#### ARBEITSAUFTRAG
Setzen Sie den Lesetext über die Variantenvielfalt in der Automobilindustrie im Anschluss an seinen letzten Satz fort.

#### LESETEXT
Beweise? Fragen Sie doch mal bei einem der deutschen Premium-Automobilhersteller nach, ob er nordamerikanischen oder asiatischen Kunden die gleichen Konfigurationsmöglichkeiten für seine Fahrzeuge einräumt wie seinen deutschen Kunden? Pustekuchen. Da wird oft schon der langen Lieferzeiten wegen mit vorkonfigurierten Paketen gearbeitet.

Richtig ist aber, dass die Ingenieure in kaum einer Branche so kreativ sein dürfen wie in der globalen Automobilindustrie. Trotz modularer Längs- und Querbaukästen und anderer Anstrengungen zur Eindämmung der Variantenvielfalt werden viele Dinge in einer zumindest für Laien unfassbar großen Varianz entwickelt, was den allseits bekannten Rattenschwanz an Kosten für Fertigung, Einkauf, Lagerhaltung und Verwaltung der eigentlich redundanten Teile nach sich zieht.

Ein schönes Beispiel dafür habe ich neulich beim Besuch eines bekannten Herstellers von Kabelbindern und -befestigungssystemen entdeckt. Das Unternehmen hat einen innovativen Befestigungsclip für Kabelsätze entwickelt, der in ovale Löcher unterschiedlicher Größe in unterschiedlichen Fahrzeugmarken und -modellen passt. Warum, fragte ich mich, müssen die Löcher für die Befestigungen der Kabelsätze eigentlich unterschiedlich groß sein? Könnte man sich da nicht auf einen Standard einigen oder – besser noch – einfach die Vorgaben der Verkabelungsspezialisten übernehmen? Die wissen doch am besten, welche Kräfte so eine Befestigungssystem aushalten muss. Aber nein, es muss eine kundenindividuelle Lösung sein.

Datensätze
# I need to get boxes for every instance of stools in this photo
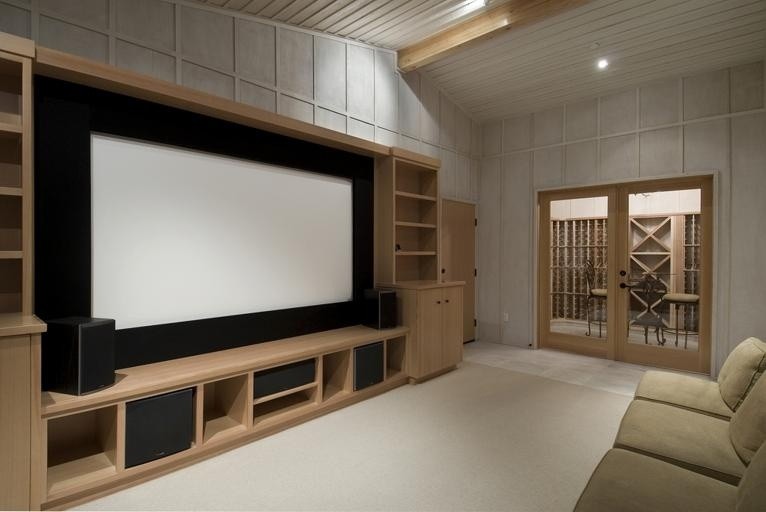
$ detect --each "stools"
[660,293,699,350]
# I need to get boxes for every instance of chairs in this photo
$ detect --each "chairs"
[583,259,608,338]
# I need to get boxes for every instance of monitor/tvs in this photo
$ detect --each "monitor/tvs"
[34,68,375,371]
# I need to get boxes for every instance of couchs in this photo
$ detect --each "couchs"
[574,335,766,512]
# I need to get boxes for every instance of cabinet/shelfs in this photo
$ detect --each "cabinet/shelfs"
[681,212,700,335]
[1,317,46,512]
[379,148,440,284]
[41,326,413,512]
[546,218,609,327]
[626,214,677,333]
[0,32,36,318]
[378,279,465,386]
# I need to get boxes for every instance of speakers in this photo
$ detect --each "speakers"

#### ERGEBNIS DER AUFGABE
Möglicherweise liegt es daran, dass die Ingenieure nicht wissen, welche Lösungen es von der Stange gibt und wie viel Geld sie durch ihre Verwendung sparen könnten. Und wie viel Zeit, denn geprüfte Komponenten müssen nicht mehr aufwendig abgesichert werden, bevor sie verwendet werden können. Dazu bräuchten sie aus ihrem PLM-System heraus den Zugriff auf leistungsfähige Bauteil-Bibliotheken, in denen sie anhand technischer Parameter die passenden Kaufteile suchen und am besten gleich verbauen können. Und die sie auch darüber informieren, welche ähnlichen Komponenten auf Lager sind und alternativ verbaut werden könnten. Solche Bibliothekssysteme gibt es zwar, aber sie werden offensichtlich noch zu wenig genutzt. Sonst müssten sich die Ingenieure das Leben nicht so schwer machen.

Der Fortschritt ist ein Walkürenritt

Den Fortschrittsglauben meiner technikverliebten Freunde und Kollegen teile ich nur bedingt. Ich bin der festen Überzeugung, dass wir jeden Fortschritt mit lauter kleinen Rückschritten erkaufen. Vor ein paar Tagen, als mein „alter“ DVD-Player plötzlich seinen Geist aufgab, ist mit das wieder bewusst geworden. Das No-Name-Gerät hatte einen analogen Audio-Ausgang mit zwei Cinch-Buchsen, so dass ich ihn an meine (wirklich alte) Stereo-Anlage anschließen und mir Filme mit guter Musik über die Boxen anhören konnte. Da klang Wagners Walkürenritt in Apocalyse Now noch mal so gut.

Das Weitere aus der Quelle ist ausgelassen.